The claimant appealed against the dismissal of her claims in malicious falsehood. She accepted that she had failed to establish special damage but argued that s 3(1) DA 1952 exception would be applicable and that she was justified to recover more than nominal damages due to the emotional damage caused to her by the defendants.


In a unanimous judgment delivered by Lord Justice Warby, the Court of Appeal ruled that Saini J had erred in his interpretation of s 3(1) DA 1952. Critically, Lord Justice Warby noted that there had been no clear judicial authority regarding the interpretation of s 3(1) DA 1952. He therefore set out the Court of Appeal’s interpretation of the exception to special damage for a malicious falsehood claim.

Saini J provided a narrow interpretation of S3(1) DA 1952. Having reviewed the facts of the case, he ruled that the claimant had not suffered the appropriate pecuniary damage to fall within the exception. He reasoned that there was no actual pecuniary damage resulting from the malicious words as the client who received the words had provided evidence that he had already decided not to deal with the claimant for other reasons and, the second party to receive the words, the claimant’s new employer, wanted the claimant to stay in their employment regardless of the malicious statements. Saini J summarised that in order to fall under the S3(1) DA 1952 exception the loss suffered would need to be a “direct and natural result” of the malicious words.

Lord Justice Warby disagreed with this backward-looking test. Having analysed in depth the formation of the original 1952 Act, alongside the Porter Committee Report which preceded and informed the Act, he reasoned that a forward-looking test would be the correct way to interpret s3(1) DA 1952 when ascertaining the “aim and purpose” of the statute.

The malicious statement in question must be “viewed objectively in context at the time of publication”. It is enough for a malicious statement to fall under s3(1) DA 1952 "if financial loss is something that would probably follow naturally in the ordinary course of events”. Consequently, applying a ‘natural meaning’ to the facts of the case the defendants’ allegations to the claimant’s client and new employer that she had broken her contractual commitments to the defendant would cause probable financial loss to someone who is commission-based. Therefore, the threshold of s3(1) DA 1952 would be met even though no actual financial loss resulted from the malicious words.

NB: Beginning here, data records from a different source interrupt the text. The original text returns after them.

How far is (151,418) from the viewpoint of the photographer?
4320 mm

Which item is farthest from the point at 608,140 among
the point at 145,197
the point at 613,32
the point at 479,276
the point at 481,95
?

In a further development, Lord Justice Warby held that the claimant was entitled to an award of general damages to compensate her for injury to her feelings. On the facts of the case this award was liable to be modest but not trivial. It was made clear that it is possible for a s.3 claimant to recover compensation for injury to feelings even if they are unable to establish any actual financial loss.


Lord Justice Warby stated that despite giving s3(1) DA 1952 a more encompassing meaning he would not be constrained by Article 10 of the Human Rights Act 1998, citing the rarity of claims in malicious falsehood. This seems appropriate when accounting for the other hurdles associated with the tort, most notably the need to prove beyond the balance of probabilities that the false words were published in a malicious manner. Nevertheless, it will be interesting to see whether this claimant-friendly decision, both in the interpretation of s3(1) DA 1952 and in the awarding of damages in the claimant’s absence of actual financial loss, will lead to a noticeable rise in the number of malicious falsehood claims received by the court.